VG-Versammlung am 01.März 2010

Bericht über die Sitzung der Gemeinschaftsversamm­lung am 01. März 2010 ( Bericht im Mitterfelser GB vom 10.3.2010)


Beratung und Beschlussfassung des Haushalts 2010 mit Erlass der Haushaltssatzung

 

Die Mitglieder der Gemeinschaftsversammlung hatten hier­zu als Tischvorlage den Entwurf des Haushaltsplanes für das Jahr 2010 erhalten. Die einzelnen Ansätze im Ver­mögens- und Verwaltungshaushalt wurden durch den Käm­merer Herrn Geith erläutert. Es ist vorgesehen, den Verwal­tungshaushalt mit einem Volumen von 800.860 Euro und den Vermögenshaushalt mit einem Volumen von 20.000 Euro abzuschließen. Darin beinhaltet ist insbesondere auch die Aufrüstung der Serverumgebung für die Einführung des neuen Personalausweises zum 01.11.2010. Die Ausgaben hierfür sollen aus Rücklagenentnahme finanziert werden. Die VG-Umlage, die im Ergebnis von den Mitgliedsgemein­den der Verwaltungsgemeinschaft zu tragen ist, beträgt demnach vorläufig 554.110 Euro.

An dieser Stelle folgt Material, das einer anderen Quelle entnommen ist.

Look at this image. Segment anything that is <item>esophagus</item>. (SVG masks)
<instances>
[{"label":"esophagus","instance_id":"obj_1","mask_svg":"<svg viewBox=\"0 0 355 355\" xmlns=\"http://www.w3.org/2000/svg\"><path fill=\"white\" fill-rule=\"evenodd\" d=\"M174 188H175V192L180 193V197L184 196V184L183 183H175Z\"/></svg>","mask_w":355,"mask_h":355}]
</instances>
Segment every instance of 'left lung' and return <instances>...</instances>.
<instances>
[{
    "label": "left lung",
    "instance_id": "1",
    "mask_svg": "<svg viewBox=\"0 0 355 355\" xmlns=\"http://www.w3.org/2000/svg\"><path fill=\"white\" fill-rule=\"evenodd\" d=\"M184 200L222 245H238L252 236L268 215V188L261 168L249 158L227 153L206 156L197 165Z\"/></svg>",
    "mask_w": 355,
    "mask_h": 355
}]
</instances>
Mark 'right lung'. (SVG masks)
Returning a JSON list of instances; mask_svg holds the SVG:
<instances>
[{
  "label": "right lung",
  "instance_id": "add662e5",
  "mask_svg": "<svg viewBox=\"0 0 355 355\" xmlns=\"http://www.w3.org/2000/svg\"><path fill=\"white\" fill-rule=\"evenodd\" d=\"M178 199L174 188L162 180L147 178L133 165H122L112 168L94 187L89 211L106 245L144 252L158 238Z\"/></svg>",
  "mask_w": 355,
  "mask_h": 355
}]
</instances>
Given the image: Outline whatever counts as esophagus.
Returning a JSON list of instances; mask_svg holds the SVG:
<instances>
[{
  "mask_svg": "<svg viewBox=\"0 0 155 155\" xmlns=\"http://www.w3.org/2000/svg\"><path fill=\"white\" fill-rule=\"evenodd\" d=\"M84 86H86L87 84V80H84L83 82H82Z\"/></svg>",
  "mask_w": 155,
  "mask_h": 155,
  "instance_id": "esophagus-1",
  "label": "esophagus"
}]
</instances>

Anschließend beschlossen die Gemeinschaftsversamm­lungsmitglieder den Haushaltsplan 2010 als Satzung.

 

Feststellung der Jahresrechnung 2008 mit Entlastungsbeschluss

Gemeinschaftsvorsitzender Stenzel informierte die Gemein­schaftsversammlungsmitglieder über die vor der Sitzung stattgefundene örtliche Prüfung der Jahresrechnung 2008. Dabei wurden keine Erinnerungen gemacht. Sodann be­schlossen die Gemeinschaftsversammlungsmitglieder, die in der Jahresrechnung 2008 getroffenen Ergebnisse festzu­stellen. Außerdem beschloss die Gemeinschaftsversamm­lung, die damit korrespondierende Entlastung zu erteilen.

 

Information und Verschiedenes

Hierbei wurden die Gemeinschaftsversammlungsmitglieder zunächst über den Antrag verschiedener Bediensteter zur Schaffung einer neuen Eingangssituation für die publikumsintensiven Bereiche des Pass-, Melde-, Standes-, Sozial­- und Wahlamtes unterrichtet. Die Wartesituation für die Bür­ger im Bereich des Eingangsflures ist nicht befriedigend. Die Gemeinschaftsversammlungsmitglieder sprachen sich dafür aus, eine zusätzliche Wartezone innerhalb dieses Sachge­bietsbereiches durch Abtrennung mit einer Wand zu schaf­fen. Daneben wurden die Gemeinschaftsversammlungs­mitglieder über die Erweiterung des Aufgabenbereiches von Eheschließungsstandesbeamten unterrichtet, wonach künf­tig auch die Begründung von Lebenspartnerschaften im Standesamtsbereich angesiedelt ist. Die propagierte Erwei­terung der Eheschließungsorte ist nach wie vor auf gewid­mete Örtlichkeiten beschränkt, die den Anforderungen einer würdevollen Umgebung entsprechen.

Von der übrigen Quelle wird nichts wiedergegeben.